As he crossed Simon Park—which did not take long, because it was really more like a glorified courtyard—he thought about the woman. He asked questions that many people had asked before: Who was she? What was she doing there? He was, however, only the third person to give serious consideration to the answers.
She was a suspicious character, and not just for the obvious reasons. He may not have been having his best day, but Peter still did his best to size up his opponent (or co-conspirator, or boss, or whatever she was); he had been trained by a father whose work constantly reminded him that surface explanations are not always (or even often) the most accurate.
First, her description of the magical “Song of Mastery” was surprisingly undetailed; one would ordinarily expect a magician or other con artist to have a more elaborate tale to support her tricks. What did she have to gain by feigning ignorance? Or was it feigned? Second, the little “mission” she had assigned for him was tossing him right in the deep end. Everyone knows that if you’re trying to gain someone’s confidence, you start with little things and then work your way up until the mark is so tightly bound to you that he can’t escape. You don’t throw the cub off the cliff right off the bat and expect him to crawl back to you. Third, she wasn’t a great actor. Although she was famous as . . . that is, famous on the internet as . . . well, she was once mentioned on a blog with more than a hundred followers as “The Old Woman in Simon Park Station,” but it didn’t feel right. She looked old, but she didn’t act old.
After weighing the information, Peter laid out the possibilities: she was a very bad confidence trickster (50% chance), she was an advanced confidence trickster who knew the usual methods won’t always work (35% chance), or she was on the level (15% chance).

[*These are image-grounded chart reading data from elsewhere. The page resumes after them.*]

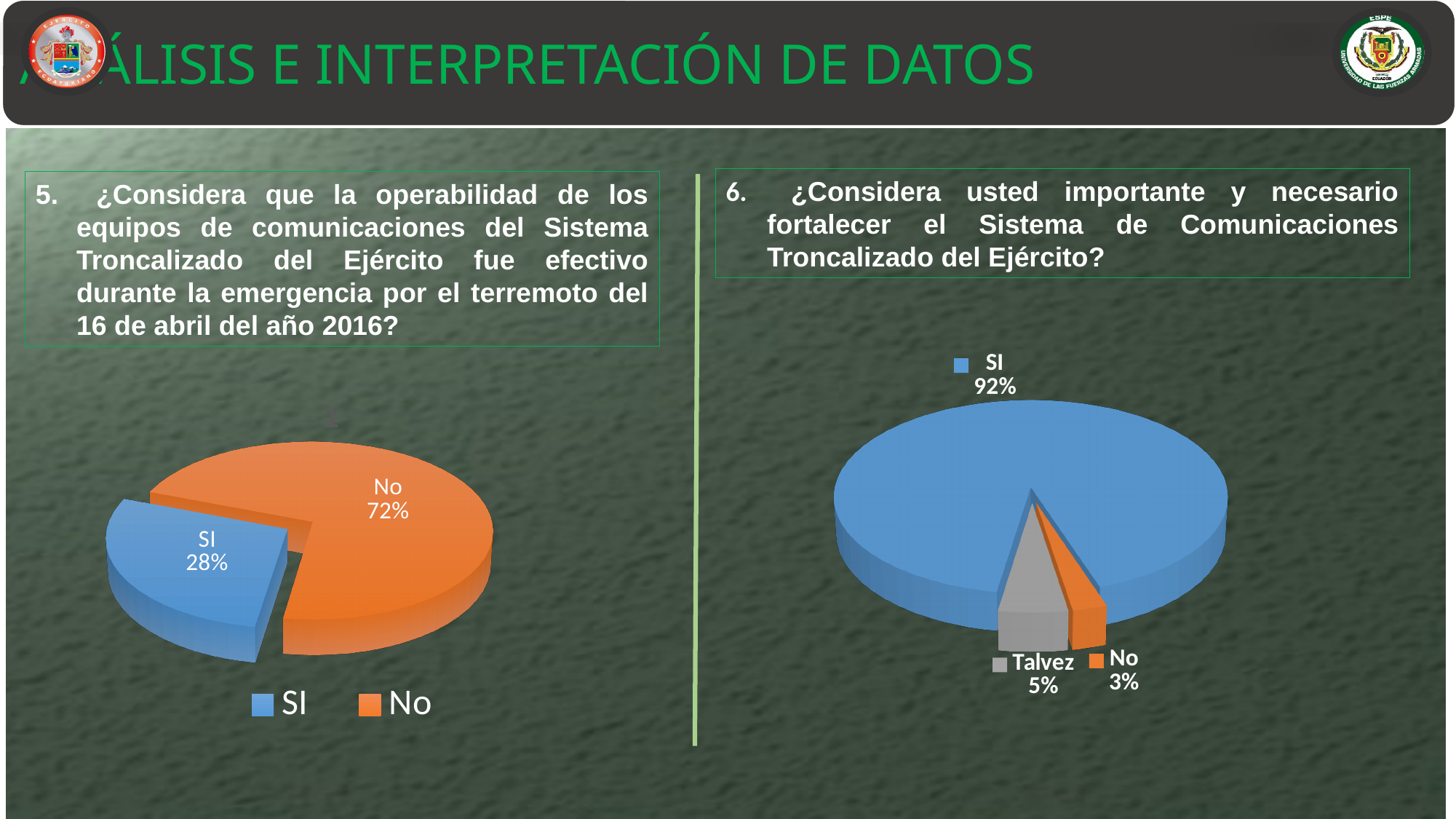
In the left pie chart (question 5), which response has the largest share? No In the left pie chart (question 5), what percentage answered SI? 28% In the right pie chart (question 6), what percentage answered No? 3% In the right pie chart (question 6), which colour represents the SI slice? Blue In the right pie chart (question 6), which response has the smallest share? No In the right pie chart (question 6), what percentage answered SI? 92% In the left pie chart (question 5), what percentage answered No? 72% What kind of chart is shown on the left side of the slide (question 5)? Pie chart In the left pie chart (question 5), how many slices does the pie have? 2 In the right pie chart (question 6), how many response categories are shown? 3 In the right pie chart (question 6), what percentage answered Talvez? 5% In the left pie chart (question 5), what is the difference in percentage points between No and SI? 44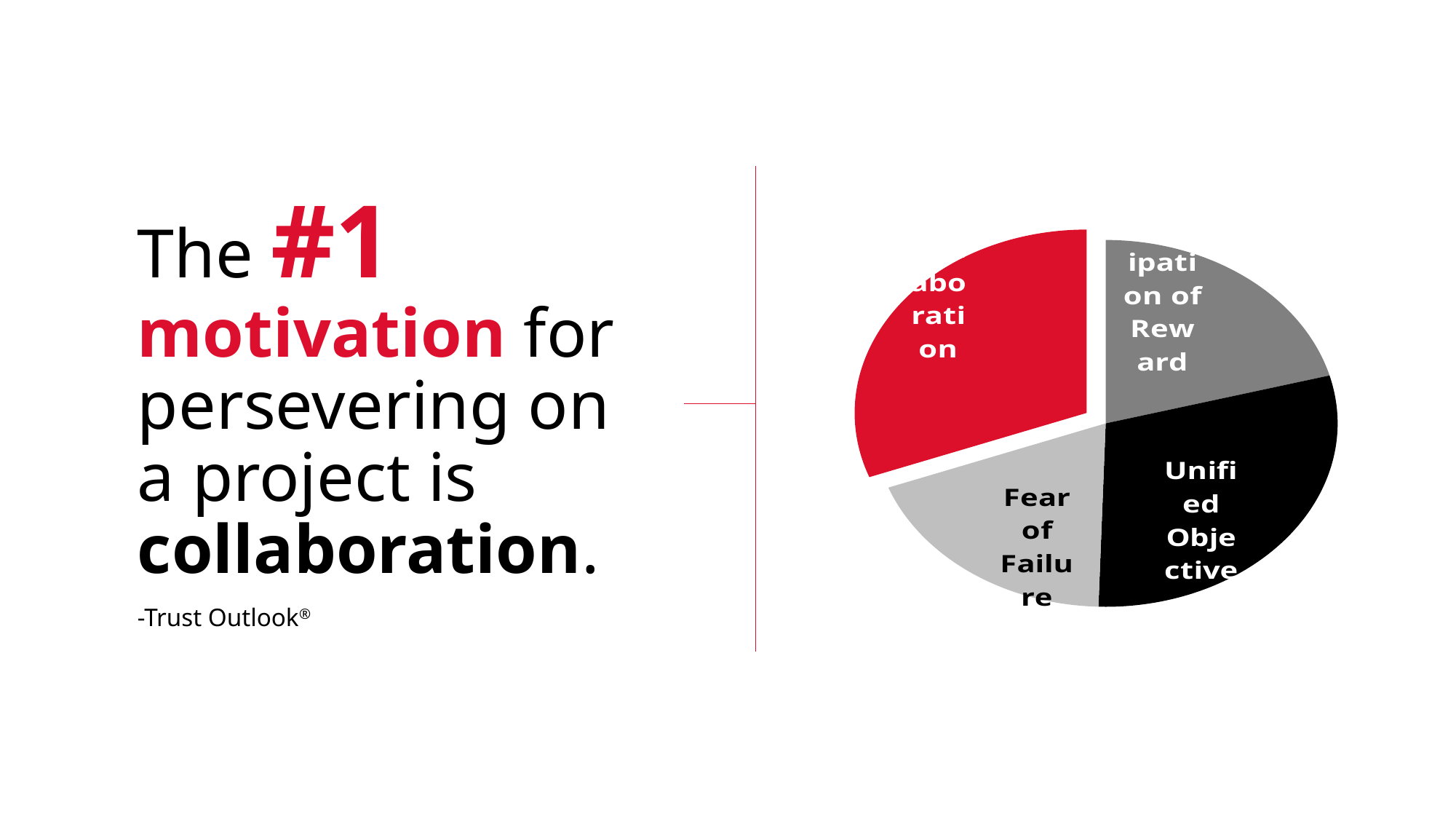
What colour is the Unified Objective slice in the pie chart? Black How many slices does the pie chart have? 4 Which is larger in the pie chart, the Collaboration slice or the Anticipation of Reward slice? Collaboration Which is larger in the pie chart, the Collaboration slice or the Fear of Failure slice? Collaboration Which slice of the pie chart is the largest? Collaboration What kind of chart is shown on the slide? Pie chart What colour is the Collaboration slice in the pie chart? Red Which is larger in the pie chart, the Collaboration slice or the Unified Objective slice? Collaboration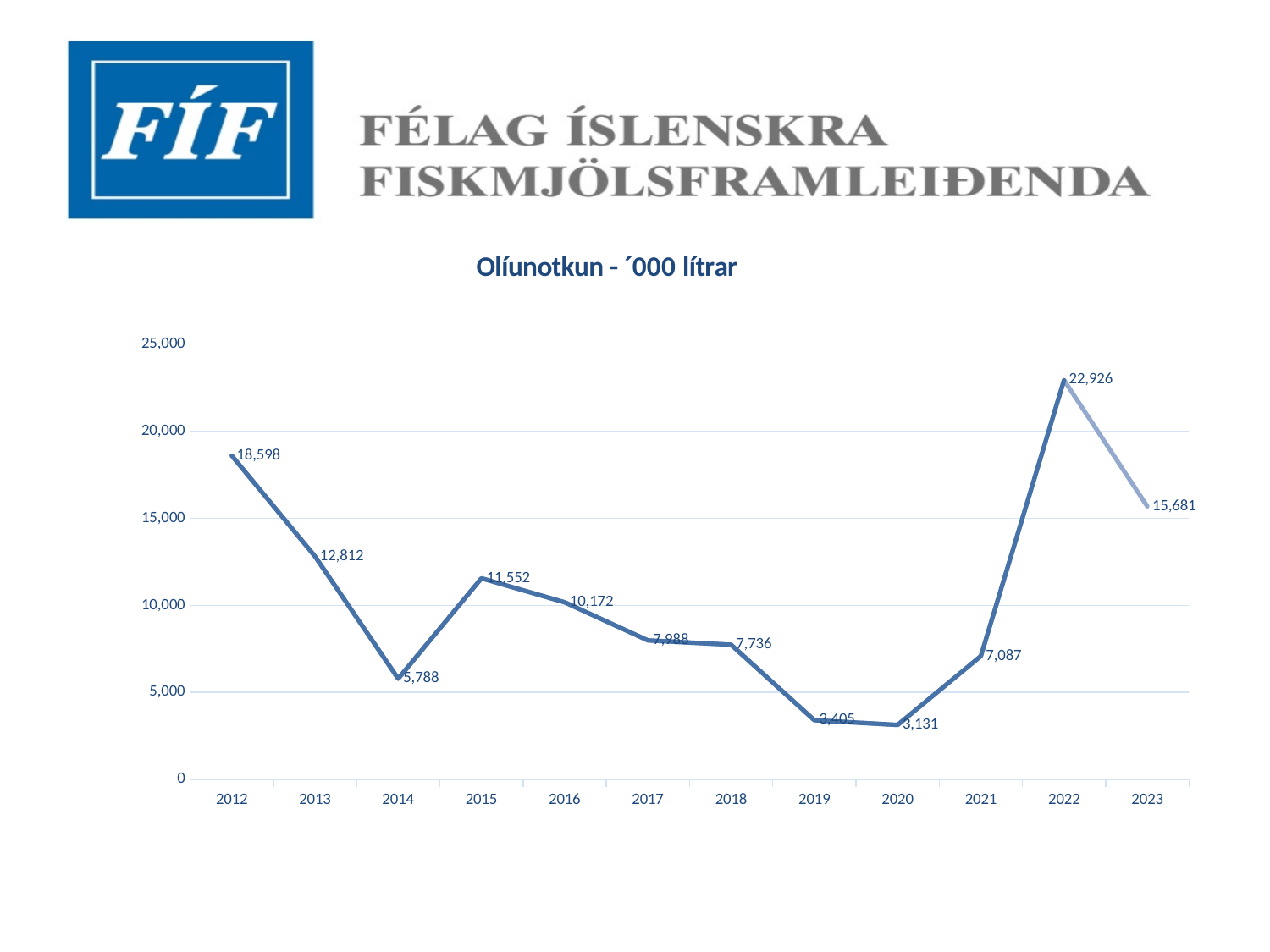
Do the values rise or fall from 2012 to 2014? fall Which year has the lowest value? 2020 What is the value for 2014? 5,788 Which year has the highest value? 2022 Which is larger, the value for 2012 or the value for 2013? 2012 What is the value for 2022? 22,926 What is the title of the chart? Olíunotkun - ´000 lítrar What is the difference between the values for 2022 and 2023? 7,245 How many years are plotted on the chart? 12 Is the value for 2021 greater or less than 10,000? less What kind of chart is shown? line chart What is the value for 2023? 15,681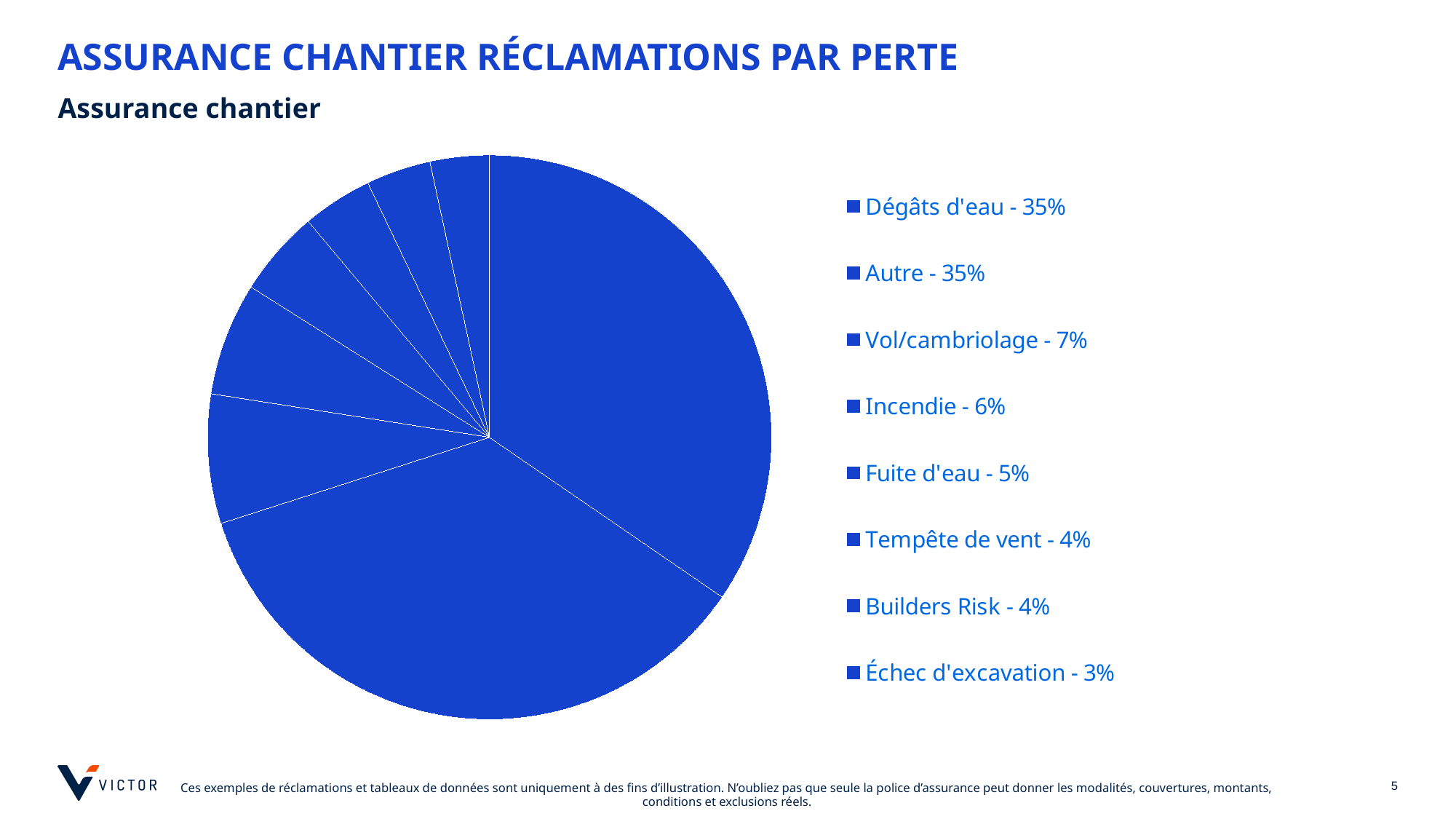
Which two categories share the largest percentage of claims? Dégâts d'eau and Autre What is the difference in percentage points between Dégâts d'eau and Vol/cambriolage? 28 What share of the pie does Échec d'excavation represent? 3% What share of claims is attributed to Vol/cambriolage? 7% What percentage is shown for Incendie? 6% Which category has the smallest share of claims? Échec d'excavation Which is larger, the share for Vol/cambriolage or the share for Incendie? Vol/cambriolage How many categories does the pie chart have? 8 What is the subtitle shown above the pie chart? Assurance chantier What percentage is shown for Fuite d'eau? 5% What kind of chart is shown on the slide? pie chart What percentage is shown for Tempête de vent? 4%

All skepticism aside, though, she seemed to be in genuine distress. He figured it would take serious commitment to handcuff oneself to a garbage can in a subway station, and he didn’t see what she could possibly gain that would make it worth it. Maybe her aim was to use him to distract the police, but he doubted that he could occupy enough officers for long enough for someone to accomplish much of anything. And if she thought he might actually succeed, then she was less intelligent than he had given her credit for.
His assessment was put on hold when he reached the other end of the park and had to cross the street. One more block of brisk walking in the summer heat brought him to the entrance to the Carmine Street Station. As a matter of fact, Peter had been riding the subway about once a week since the beginning of the summer. Simon Park was the closest station to his apartment, but he had never been in it before that day; it was on the Green Line, which could only take him downtown or out east. If he wanted to go out to the western suburbs, he needed the Red Line.
As he walked down the treacherous, poorly-lit stairs, Peter wondered if any of this would have happened to him if his family lived in, say, Forest Heights instead of Park Prairie. If he was a regular Green Line rider, then he might have met the woman before. Maybe he would have learned to avoid her. Maybe he would have a car and not need to ride the subway, since everyone knew that all the kids from Forest Heights were cake eaters whose parents bought them anything they wanted.
He strolled through the station—keeping a careful eye out for any mystery women who might be lurking around the pillars—and got on a westbound train. Since there wasn’t much else to do on the seventeen-minute ride, he spent the time wondering what it would have been like to go through middle school never being taunted by the kids from other suburbs for living in “PP.”